Shipowner Leon Patitsas remains interested in diversifying the fleet of Atlas Maritime at a time when he sees value in both the wet and dry investments.

Patitsas – who has been exploring a return to drybulk following a cyclical downturn in the market – told Marine Money today he was positive about buying both bulker and tankers.

“I’m optimistic by nature. I wake up every morning and I look at my lovely wife next to me smiling,” he told an audience at the Dorchester Hotel. “She is in the audience by the way, so I have to give her credit.”

He added: “I think with Trump in the White House the economy is going to do better. He has said he is going to lower taxes, deregulate and he is going to stimulate the economy with $1 trillion of infrastructure projects. That is definitely going to be positive for GDP and as we know shipping is highly correlated to GDP growth.”

He added: "I think that the worst is behind us. Definitely, on the dry side we have seen the bottom, at the same time last year, and on the tanker side we think things are going to be much better due to the fact nobody is ordering anymore. So, much more positive going forward.”

Patitsas told TradeWinds after Posidonia last summer he was exploring a return to the dry cargo market, which his family exited in 2007. However, Atlas today remains exclusively in wet, with a fleet of six aframax tankers on the water.

Good entry point

Patitsas said the dry cargo market continued to look attractive, with the capesize orderbook down at 9% of the trading fleet and commodities rallying.

“Dry bulk presents a very good entry point because values are at historical 20 or 30 year lows,” he said.

“On the tanker side, we think it’s going to be a little bit soft due to the fact OPEC cut production and you have a lot of newbuildings coming this year.

"But you have a lot of regulations coming that will initiate scrapping and demand is creeping up. I would say diversification makes a lot of sense and I would put my money in both dry and wet.”

Price disconnect

Patitsas said a lack of financing, an inability of public tanker companies to issue equity and the fact 80% of tanker owners have other shipping investments that were a drain on cash had created a disconnect between asset prices and the freight market.

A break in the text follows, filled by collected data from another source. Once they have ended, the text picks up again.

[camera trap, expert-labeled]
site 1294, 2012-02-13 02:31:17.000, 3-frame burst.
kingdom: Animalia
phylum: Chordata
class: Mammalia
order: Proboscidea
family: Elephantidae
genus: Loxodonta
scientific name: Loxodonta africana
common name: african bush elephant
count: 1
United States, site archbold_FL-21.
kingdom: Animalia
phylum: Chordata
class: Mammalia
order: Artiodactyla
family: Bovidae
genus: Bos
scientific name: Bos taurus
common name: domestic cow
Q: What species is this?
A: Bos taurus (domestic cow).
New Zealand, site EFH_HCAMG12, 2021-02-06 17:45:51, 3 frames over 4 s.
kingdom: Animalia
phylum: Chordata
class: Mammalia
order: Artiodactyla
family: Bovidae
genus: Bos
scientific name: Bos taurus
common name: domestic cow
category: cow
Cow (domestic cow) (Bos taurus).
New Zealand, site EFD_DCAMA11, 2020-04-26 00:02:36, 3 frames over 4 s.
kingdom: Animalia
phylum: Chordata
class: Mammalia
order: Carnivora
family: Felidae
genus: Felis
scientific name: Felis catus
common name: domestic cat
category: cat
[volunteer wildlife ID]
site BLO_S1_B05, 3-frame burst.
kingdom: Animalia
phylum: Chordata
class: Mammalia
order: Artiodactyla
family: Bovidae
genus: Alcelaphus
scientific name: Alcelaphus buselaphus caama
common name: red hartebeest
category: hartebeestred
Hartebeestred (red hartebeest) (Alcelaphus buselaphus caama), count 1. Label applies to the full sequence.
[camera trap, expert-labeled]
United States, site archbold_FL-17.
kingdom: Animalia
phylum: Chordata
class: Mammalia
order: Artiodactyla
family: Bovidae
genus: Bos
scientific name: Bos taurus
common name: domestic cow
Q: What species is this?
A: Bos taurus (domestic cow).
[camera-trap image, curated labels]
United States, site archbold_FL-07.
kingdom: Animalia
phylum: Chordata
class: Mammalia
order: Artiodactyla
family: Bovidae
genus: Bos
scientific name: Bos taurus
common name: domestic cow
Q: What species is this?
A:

“That’s why we believe values are so attractive on the tanker side, and earnings, maybe they are a bit lower than last year but they are still providing a very good cash on cash return,” he said.

“So this dislocation of values will last for a couple more years and whoever has access to capital or firepower will do well buying at this point in the cycle.”

Fiori positive on products

Marco Fiori, chief executive of product tanker specialist d’Amico International Shipping, was also positive on his market.

“To be in this business you have to be an optimist otherwise you die very young,” Fiori quipped during a panel discussion.

Fiori says 2017 is not going to be an earth-shattering year but he does believe it will be better than many suggest.

Noting only 30 products tanker newbuildings for delivery in 2018, Fiori says the market will start feeling a recovery later this year which will continue into 2018

“You don’t go to bed on 31/12/17 with a terrible market and wake up 1/1/18 with a fantastic market. It has to be a gradual process,” he said.

Shipping's unicorn

Fiori was less optimistic about the possibility of further consolidation in the tanker market.

“Consolidation has always been the unicorn in shipping. Everybody says we need consolidation and it never happens. I think we should all look at each other,” he said in response to a question from the audience.

“I must say coming from outside the shipping business, of all of the businesses I have been in during my lifetime [shipping] is where you encounter the most interesting people but also there is a lot of egos that can fill up a very big room. Consolidation is always a difficult problem when you have a lot of big egos.”